The fact that bias is larger for the 10% exclusion error than for the 20% one when the error depends on age and nationality is an unexpected finding. However, as the reported results are based on one time simulations using random distributions, so they might be subject to random noise. In order to assure that the results are free from such random noise the simulations need to be repeated many more times (e.g. 100 replications) and the average transition rates for each of the scenarios need to be considered. This will be the next step in the analysis.

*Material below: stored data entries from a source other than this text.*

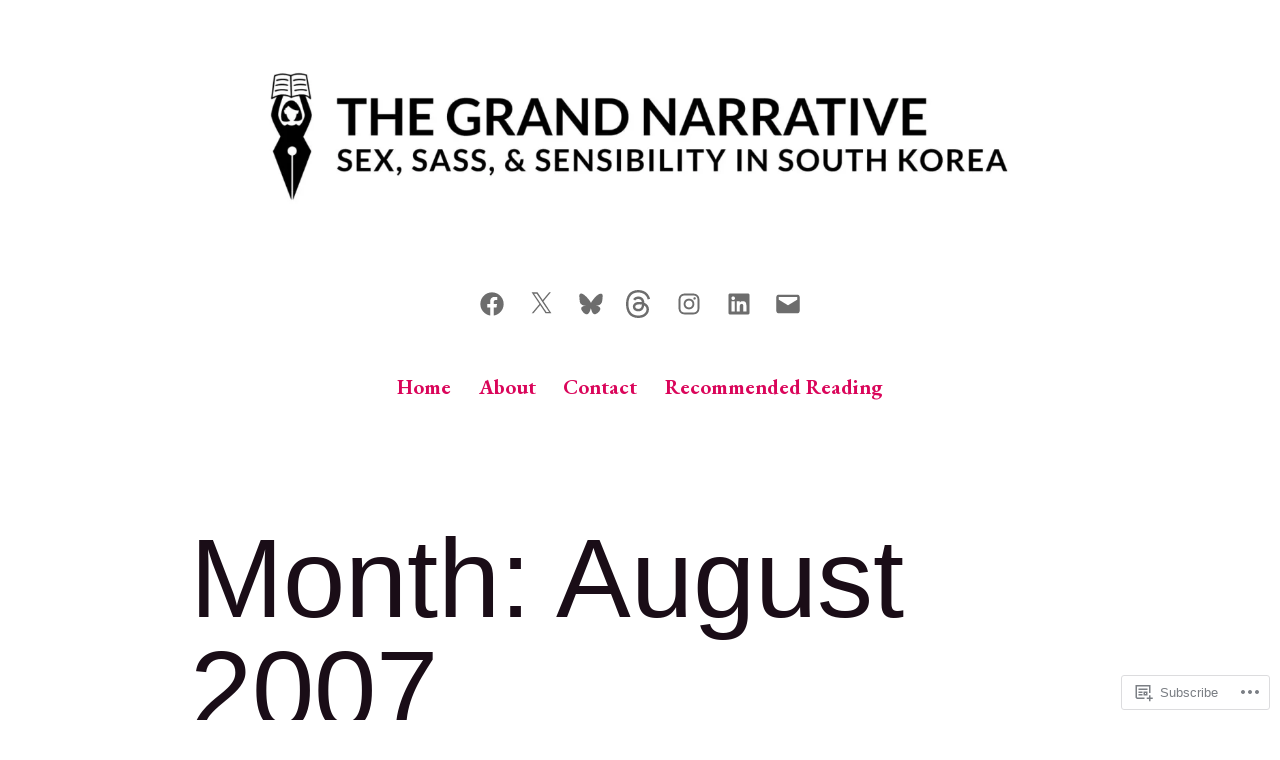

--- FILE ---
content_type: text/css;charset=utf-8
request_url: https://s0.wp.com/?custom-css=1&csblog=5am9&cscache=6&csrev=85
body_size: -21
content:
.content-area{max-width:900px}p{font-size:22px}body:not(.has-sidebar) .jetpack-video-wrapper{max-width:900px;margin:auto}p{color:#000}.instagram-media{margin:15px auto!important}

Table 1- Exclusion- error simulation results
Scenario / Overall false-negative linkage error / High probability of exclusion / Low probability of exclusion / Temporary to permanent employment transition rate / Absolute bias / Relative percent biasOriginal' HMM- no simulated linkage error / 0 / - / - / 0.016 / 0.000 / 0
False-negative linkage error dependent on age / 0.2 / 0.7 (young) / 0.01 (mid-age and old) / 0.020 / -0.004 / -28
False-negative linkage error dependent on age / 0.1 / 0.32 (young) / 0.01 (mid/ old age) / 0.021 / -0.005 / -32
False-negative linkage error dependent on age / 0.05 / 0.15 (young) / 0.01 (mid/ old age) / 0.016 / 0.000 / -3
False-negative linkage error dependent on nationality / 0.2 / 0.8 (foreign-born) / 0.025 (native) / 0.017 / -0.002 / -10
False-negative linkage error dependent on nationality / 0.1 / 0.35 (foreign-born) / 0.025 (native) / 0.021 / -0.005 / -34
False-negative linkage error dependent on nationality / 0.05 / 0.12(foreign-born) / 0.025 (native) / 0.016 / 0.000 / -2
False-negative linkage error dependent on education / 0.2 / 0.55 (higher edu) / 0.01 (low/ mid edu) / 0.014 / 0.002 / 12
False-negative linkage error dependent on education / 0.1 / 0.22 (higher edu) / 0.01 (low/ mid edu) / 0.013 / 0.003 / 16
False-negative linkage error dependent on education / 0.05 / 0.08 (higher edu) / 0.01 (low/ mid edu) / 0.013 / 0.002 / 15
4. (Preliminary) Conclusions and next steps
To conclude, the estimation of latent transition rates from temporary to permanent employment in the Netherlands using a mixed HMM appears to be only sensitive to very extreme and unrealistic cases of the violation of the assumption that the two data sources used- LFS and ER- are perfectly linked. Namely, when simulating a substantial non-random false-negative linkage error (i.e. one that amounts to 10% or 20% overall and strongly depends on covariates that affect the latent contract transitions and initial states) the results obtained appear substantially biased. When the linkage-error amounts to 5% and depends to a lesser extent on covariates, on the other hand, the bias significantly decreases. However, the results obtained need to be validated through numerous replications of the simulations, which will be the next step of the analysis. Following that, the analysis will also look at scenarios that combine the effects of the covariates on the exclusion probabilities (which thus far have been considered separately).